The book lays out many aspects of 9/11, from a side-by-side chronology of the attacks of the four jetliners used that day by terrorists, to the history and operation of Al Qaeda, to the way our government did and did not respond to the crisis, to the experience of first responders and victims of the attacks. Laying out its findings in neutral tones, the report details the confusion and dysfunction that allowed 19 terrorists to enter the country, train to fly, obtain access to airliners and wreak destruction and death on America. Americans are portrayed in our multi-racial realities. Terrorists are portrayed fairly frequently as menacing, with sneers and scowls that some might consider unneeded and even approaching racist. Others might find this portrayal appropriate and even subdued, given the mayhem they eventually produced. But this is a minor criticism and id not unduly ruffle my sensitive feathers.

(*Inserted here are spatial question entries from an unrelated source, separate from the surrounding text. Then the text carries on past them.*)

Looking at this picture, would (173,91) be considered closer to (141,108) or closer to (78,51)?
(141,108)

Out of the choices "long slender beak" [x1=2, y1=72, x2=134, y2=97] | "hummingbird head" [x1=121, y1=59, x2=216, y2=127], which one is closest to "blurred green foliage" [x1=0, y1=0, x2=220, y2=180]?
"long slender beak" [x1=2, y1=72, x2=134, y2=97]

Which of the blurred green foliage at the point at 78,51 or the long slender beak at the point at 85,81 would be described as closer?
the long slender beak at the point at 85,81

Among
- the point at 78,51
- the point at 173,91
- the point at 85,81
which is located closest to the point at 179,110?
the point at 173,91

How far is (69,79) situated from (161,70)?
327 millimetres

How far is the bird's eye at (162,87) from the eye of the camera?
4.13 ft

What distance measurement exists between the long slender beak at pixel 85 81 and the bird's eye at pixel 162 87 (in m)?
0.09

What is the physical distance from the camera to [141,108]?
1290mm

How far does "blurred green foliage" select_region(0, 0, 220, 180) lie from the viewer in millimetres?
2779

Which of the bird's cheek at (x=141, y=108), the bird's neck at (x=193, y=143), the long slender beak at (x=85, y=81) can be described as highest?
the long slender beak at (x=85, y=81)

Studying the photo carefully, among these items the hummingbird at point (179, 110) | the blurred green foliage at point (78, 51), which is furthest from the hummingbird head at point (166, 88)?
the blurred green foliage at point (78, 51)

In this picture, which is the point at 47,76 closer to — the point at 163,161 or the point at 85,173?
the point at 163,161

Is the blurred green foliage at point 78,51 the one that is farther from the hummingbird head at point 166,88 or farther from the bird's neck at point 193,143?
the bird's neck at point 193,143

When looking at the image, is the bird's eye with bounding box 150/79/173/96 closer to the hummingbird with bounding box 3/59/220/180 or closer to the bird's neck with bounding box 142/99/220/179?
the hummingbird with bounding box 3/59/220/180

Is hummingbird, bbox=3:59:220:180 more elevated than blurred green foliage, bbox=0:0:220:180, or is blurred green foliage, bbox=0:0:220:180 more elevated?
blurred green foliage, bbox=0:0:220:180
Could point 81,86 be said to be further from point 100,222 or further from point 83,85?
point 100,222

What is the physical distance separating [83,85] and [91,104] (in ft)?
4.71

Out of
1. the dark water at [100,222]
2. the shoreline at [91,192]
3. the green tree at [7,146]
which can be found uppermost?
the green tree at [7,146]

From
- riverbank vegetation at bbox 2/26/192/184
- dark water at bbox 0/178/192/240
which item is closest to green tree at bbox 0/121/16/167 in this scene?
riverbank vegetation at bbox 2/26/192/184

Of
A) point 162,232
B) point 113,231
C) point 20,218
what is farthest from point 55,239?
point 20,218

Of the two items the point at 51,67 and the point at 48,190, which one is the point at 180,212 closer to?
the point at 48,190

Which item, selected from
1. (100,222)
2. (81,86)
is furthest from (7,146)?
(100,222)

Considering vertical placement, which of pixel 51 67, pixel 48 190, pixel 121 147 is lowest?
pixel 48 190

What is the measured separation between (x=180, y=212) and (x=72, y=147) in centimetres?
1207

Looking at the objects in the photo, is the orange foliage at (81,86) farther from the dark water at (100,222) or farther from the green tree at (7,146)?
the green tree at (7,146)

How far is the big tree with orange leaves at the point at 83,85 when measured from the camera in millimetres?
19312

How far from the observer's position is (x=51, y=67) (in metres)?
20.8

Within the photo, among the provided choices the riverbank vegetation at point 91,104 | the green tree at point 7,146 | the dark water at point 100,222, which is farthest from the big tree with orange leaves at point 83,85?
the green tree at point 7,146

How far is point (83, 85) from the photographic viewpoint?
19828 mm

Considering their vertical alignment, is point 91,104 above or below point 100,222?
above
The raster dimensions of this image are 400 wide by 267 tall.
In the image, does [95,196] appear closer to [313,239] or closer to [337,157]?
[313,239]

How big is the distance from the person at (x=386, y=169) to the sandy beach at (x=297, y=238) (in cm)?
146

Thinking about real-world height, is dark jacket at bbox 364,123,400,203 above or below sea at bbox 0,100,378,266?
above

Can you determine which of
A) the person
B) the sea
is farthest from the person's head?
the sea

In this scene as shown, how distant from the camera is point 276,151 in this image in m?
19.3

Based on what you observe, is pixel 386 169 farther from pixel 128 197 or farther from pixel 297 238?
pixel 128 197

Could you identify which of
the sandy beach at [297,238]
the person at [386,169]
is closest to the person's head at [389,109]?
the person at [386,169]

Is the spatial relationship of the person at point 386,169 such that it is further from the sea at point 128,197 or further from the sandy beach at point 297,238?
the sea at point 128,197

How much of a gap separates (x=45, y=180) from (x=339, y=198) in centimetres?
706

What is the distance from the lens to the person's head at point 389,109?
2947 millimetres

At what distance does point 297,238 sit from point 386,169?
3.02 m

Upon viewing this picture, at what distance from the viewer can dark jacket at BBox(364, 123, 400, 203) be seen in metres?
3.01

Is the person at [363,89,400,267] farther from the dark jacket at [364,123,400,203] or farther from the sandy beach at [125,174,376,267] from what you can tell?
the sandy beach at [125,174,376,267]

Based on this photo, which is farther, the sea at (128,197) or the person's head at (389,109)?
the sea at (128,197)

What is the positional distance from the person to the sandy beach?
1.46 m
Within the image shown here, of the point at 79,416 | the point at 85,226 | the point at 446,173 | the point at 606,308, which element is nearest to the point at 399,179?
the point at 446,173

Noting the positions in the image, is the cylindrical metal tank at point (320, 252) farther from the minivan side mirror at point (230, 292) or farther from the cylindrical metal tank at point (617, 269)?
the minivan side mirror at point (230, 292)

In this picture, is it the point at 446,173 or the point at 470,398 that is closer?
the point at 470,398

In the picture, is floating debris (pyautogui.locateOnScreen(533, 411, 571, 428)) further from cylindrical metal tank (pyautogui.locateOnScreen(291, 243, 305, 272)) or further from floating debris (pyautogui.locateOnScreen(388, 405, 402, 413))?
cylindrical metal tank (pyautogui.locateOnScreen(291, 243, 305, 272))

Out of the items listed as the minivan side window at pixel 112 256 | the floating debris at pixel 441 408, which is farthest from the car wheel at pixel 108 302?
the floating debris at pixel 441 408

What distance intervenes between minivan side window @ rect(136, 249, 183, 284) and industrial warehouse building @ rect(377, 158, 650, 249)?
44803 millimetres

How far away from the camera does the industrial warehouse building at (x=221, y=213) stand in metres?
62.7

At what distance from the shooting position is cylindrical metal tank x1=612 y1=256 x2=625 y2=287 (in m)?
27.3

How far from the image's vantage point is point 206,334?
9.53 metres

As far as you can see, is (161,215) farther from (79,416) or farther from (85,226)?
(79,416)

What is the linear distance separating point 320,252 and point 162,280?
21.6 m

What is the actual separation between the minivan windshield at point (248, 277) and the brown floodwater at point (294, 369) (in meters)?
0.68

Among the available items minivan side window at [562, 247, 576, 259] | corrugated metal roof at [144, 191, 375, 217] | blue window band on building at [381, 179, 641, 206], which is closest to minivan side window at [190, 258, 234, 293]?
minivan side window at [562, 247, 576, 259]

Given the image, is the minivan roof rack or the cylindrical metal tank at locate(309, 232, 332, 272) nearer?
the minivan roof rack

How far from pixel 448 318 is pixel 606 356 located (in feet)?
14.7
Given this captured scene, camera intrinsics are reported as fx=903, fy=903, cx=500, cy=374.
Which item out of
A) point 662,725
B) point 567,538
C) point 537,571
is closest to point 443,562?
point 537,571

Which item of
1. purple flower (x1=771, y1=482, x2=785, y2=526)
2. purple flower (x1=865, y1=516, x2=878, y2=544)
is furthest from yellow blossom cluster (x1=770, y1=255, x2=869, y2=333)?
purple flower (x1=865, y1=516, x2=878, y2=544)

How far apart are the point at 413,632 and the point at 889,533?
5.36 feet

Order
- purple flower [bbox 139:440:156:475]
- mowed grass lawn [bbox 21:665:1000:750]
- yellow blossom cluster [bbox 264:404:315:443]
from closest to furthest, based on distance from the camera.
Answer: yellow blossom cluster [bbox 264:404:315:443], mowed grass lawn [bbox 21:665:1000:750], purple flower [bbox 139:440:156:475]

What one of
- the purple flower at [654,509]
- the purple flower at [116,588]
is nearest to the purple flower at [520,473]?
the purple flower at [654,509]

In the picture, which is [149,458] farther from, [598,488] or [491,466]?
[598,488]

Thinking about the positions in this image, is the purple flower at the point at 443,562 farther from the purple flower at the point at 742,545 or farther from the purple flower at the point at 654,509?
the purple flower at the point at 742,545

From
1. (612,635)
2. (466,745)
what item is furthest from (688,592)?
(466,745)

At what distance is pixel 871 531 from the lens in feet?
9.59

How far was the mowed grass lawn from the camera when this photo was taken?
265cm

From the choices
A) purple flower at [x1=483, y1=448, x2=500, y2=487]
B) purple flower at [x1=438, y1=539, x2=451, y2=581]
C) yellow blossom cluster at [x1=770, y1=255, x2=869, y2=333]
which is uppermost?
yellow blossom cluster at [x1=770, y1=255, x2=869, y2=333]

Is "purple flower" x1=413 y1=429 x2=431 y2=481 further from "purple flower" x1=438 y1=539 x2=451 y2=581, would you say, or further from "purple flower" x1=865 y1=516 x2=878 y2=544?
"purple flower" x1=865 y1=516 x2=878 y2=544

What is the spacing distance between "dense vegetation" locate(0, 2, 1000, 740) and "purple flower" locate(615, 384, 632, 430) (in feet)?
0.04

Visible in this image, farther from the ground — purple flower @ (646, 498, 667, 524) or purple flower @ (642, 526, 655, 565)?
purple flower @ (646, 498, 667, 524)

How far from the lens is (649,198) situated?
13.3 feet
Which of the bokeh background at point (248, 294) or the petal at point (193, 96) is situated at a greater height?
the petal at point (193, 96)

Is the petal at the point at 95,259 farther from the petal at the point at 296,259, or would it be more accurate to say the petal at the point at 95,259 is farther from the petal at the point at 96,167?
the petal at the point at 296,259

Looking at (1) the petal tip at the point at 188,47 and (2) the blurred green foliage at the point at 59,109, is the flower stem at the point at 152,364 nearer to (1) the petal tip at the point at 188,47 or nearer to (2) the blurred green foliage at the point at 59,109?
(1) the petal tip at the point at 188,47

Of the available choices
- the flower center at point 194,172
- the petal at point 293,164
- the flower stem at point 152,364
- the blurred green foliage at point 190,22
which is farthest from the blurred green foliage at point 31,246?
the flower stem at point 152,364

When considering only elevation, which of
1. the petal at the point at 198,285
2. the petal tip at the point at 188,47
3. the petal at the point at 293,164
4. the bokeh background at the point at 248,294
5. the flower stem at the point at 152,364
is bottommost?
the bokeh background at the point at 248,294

This book is fascinating and instructive, and not at all heavy on gore. A person assassinated by a hand grenade, for example, ifs shown without blood. Politicians of oath sides are depicted accurately and without attempts at personal caricature. Definitively a good choice for the age 10 and up, and would be a helpful primer to those who plan to read the full report. The forward by Thomas Kean and Lee Hamilton, he the Commission's Chair and Vice Chain, lends credibility to the volume. A winner and a real public service.



3 out of 5 stars The 9/11 Report (HTMMA-Thethethe's)   November 30, 2007
9/11 Report
By Sid Jacobson
This book is about the plane crashes on September 11th 2001. It's a comic book with lots of information. It has all the planes and terrorists that crashed into New York, Washington D.C. and Virginia. It's like the book, "9/11 Commission Report," only in a comic book. It also talks about what the government knew and how Bin Laden and Al Qaeda planned the attack since 1993.
We enjoyed this book because it had clear, nice pictures and was organized well. We also enjoyed it because it was descriptive and explained a lot and it was pretty easy to follow. It was also nice because it was facts, not opinions.
We wish it could have been different by having less boring information that didn't matter. We also wish it was different by having it more understandable for younger readers.
We would recommend this book to the ages: 15 and Up. We recommend it to both males and females because it's important to know the crisis that happened and how we could avoid a terrorist attack next time!
We would recommend this book because it has lots of useful information and tells facts that many people don't know about the terrorists and the attacks.

Written by: Jacqui, Alena, Pascal, and Adam



5 out of 5 stars One of the most eye opening books in recent history   October 11, 2007
 0 out of 1 found this review helpful

This has to go down as something our children will be reading in school. What happened on that day can not be forgotten nor will it be with books like this.